A estudiosa Anu Bradford, em sua obra Digital Empires, recusa a própria ideia de um mercado digital americano sem regulação. Em sua análise dos modelos rivais de governança de inovação tecnológica, ela descreve o arranjo dos Estados Unidos como um sistema que deposita confiança na capacidade de autorregulação das empresas e adota um papel limitado para o governo. Esse modelo é sustentado por leis antitruste de aplicação frágil, pela ausência de uma lei federal de privacidade de dados e por regras permissivas de moderação de conteúdo que blindam as empresas contra responsabilização.

O que se chama de desregulação é, na prática, uma decisão regulatória como qualquer outra. Trata-se de uma escolha que aposta na autorregulação das empresas e reparte o ônus do Estado em favor de quem já ocupa o mercado. A suposta liberdade total no ambiente digital nunca foi ausência de Estado, mas sim uma decisão sobre em favor de quem o Estado decide não agir.

Esse mesmo modelo, quando a geopolítica entra em cena, mobiliza a coerção estatal com uma intensidade que nenhuma regulação de risco alcançaria. A cláusula de segurança nacional funciona como uma porta aberta que autoriza o poder público a interromper o que considerar necessário, sem o crivo técnico que se exigiria de uma autoridade reguladora independente. O caso norte-americano, portanto, não é um modelo a ser seguido, mas sim a prova de que, onde falta regra qualificada, o que sobra é o arbítrio.

A professora Ana Frazão, citada no texto original, oferece uma chave de leitura importante para desarmar esse debate. Segundo ela, a opção não deve ser entre regular ou não regular, nem entre regular mais ou menos. O fundamental é regular de modo adequado, deslocando a discussão do eixo quantitativo para o qualitativo: qual regra, e a serviço de quê.

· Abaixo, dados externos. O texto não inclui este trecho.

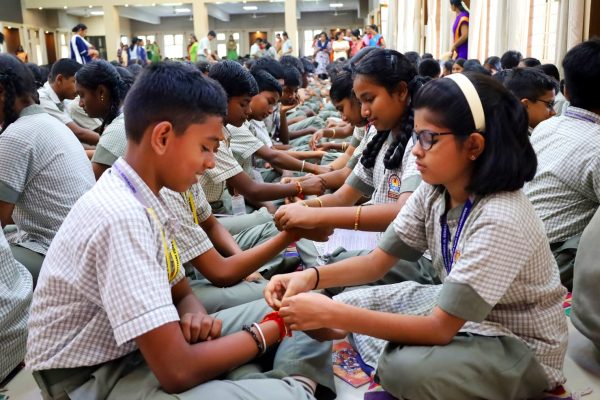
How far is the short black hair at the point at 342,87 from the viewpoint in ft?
9.30

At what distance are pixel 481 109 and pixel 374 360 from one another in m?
0.89

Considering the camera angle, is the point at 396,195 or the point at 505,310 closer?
the point at 505,310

A ausência de regulação também não favorece a inovação, como costumam argumentar os críticos de marcos regulatórios. Pelo contrário: o vácuo normativo pode facilitar o entrincheiramento de agentes econômicos poderosos, dificultando uma dinâmica competitiva saudável. Na prática, a falta de regulação não abre o jogo, mas o fecha em torno de quem já domina o mercado. O agente que mais lucra com a ausência de obrigações é o incumbente, enquanto o novo entrante — origem habitual da inovação disruptiva — é quem depende de previsibilidade jurídica para investir e competir.

No Brasil, o lobby das grandes empresas de tecnologia não pede propriamente a ausência de lei, mas sim a lei inócua. Iniciativas anteriores ao Projeto de Lei 2338/2023 propunham regular por meio de normas genéricas e principiológicas que os próprios agentes poderiam cumprir com enorme maleabilidade e conforme seus interesses. A lei vaga é a vitória do lobby disfarçada de prudência, porque entrega a aparência de regra sem qualquer substância. Onde não há norma pública, alguém continua editando normas — só que sem mandato, sem processo e sem prestação de contas.

O Projeto de Lei 2338/2023, que em sua gênese foi inspirado na regulação baseada em riscos, não é uma proposta que limita a inovação. Pelo contrário, ele adere à corrente regulatória que ganha terreno justamente porque a aposta na autorregulação fracassou onde mais se confiou nela. Contaminar esse debate por narrativas intransigentes em nome da liberdade para inovar seria impor um risco não apenas aos consumidores, mas às próprias empresas, que ficam reféns de interesses políticos variáveis.

O episódio envolvendo a Anthropic nos Estados Unidos demonstra que a regra clara é exatamente o que a indústria reivindica quando diretamente afetada por decisões governamentais arbitrárias. O Brasil ainda precisa definir essa regra em lei, e o faz em um momento em que o debate global sobre governança de inteligência artificial ganha urgência crescente. Regular de modo adequado é menos um freio à inovação e mais a sua condição de possibilidade.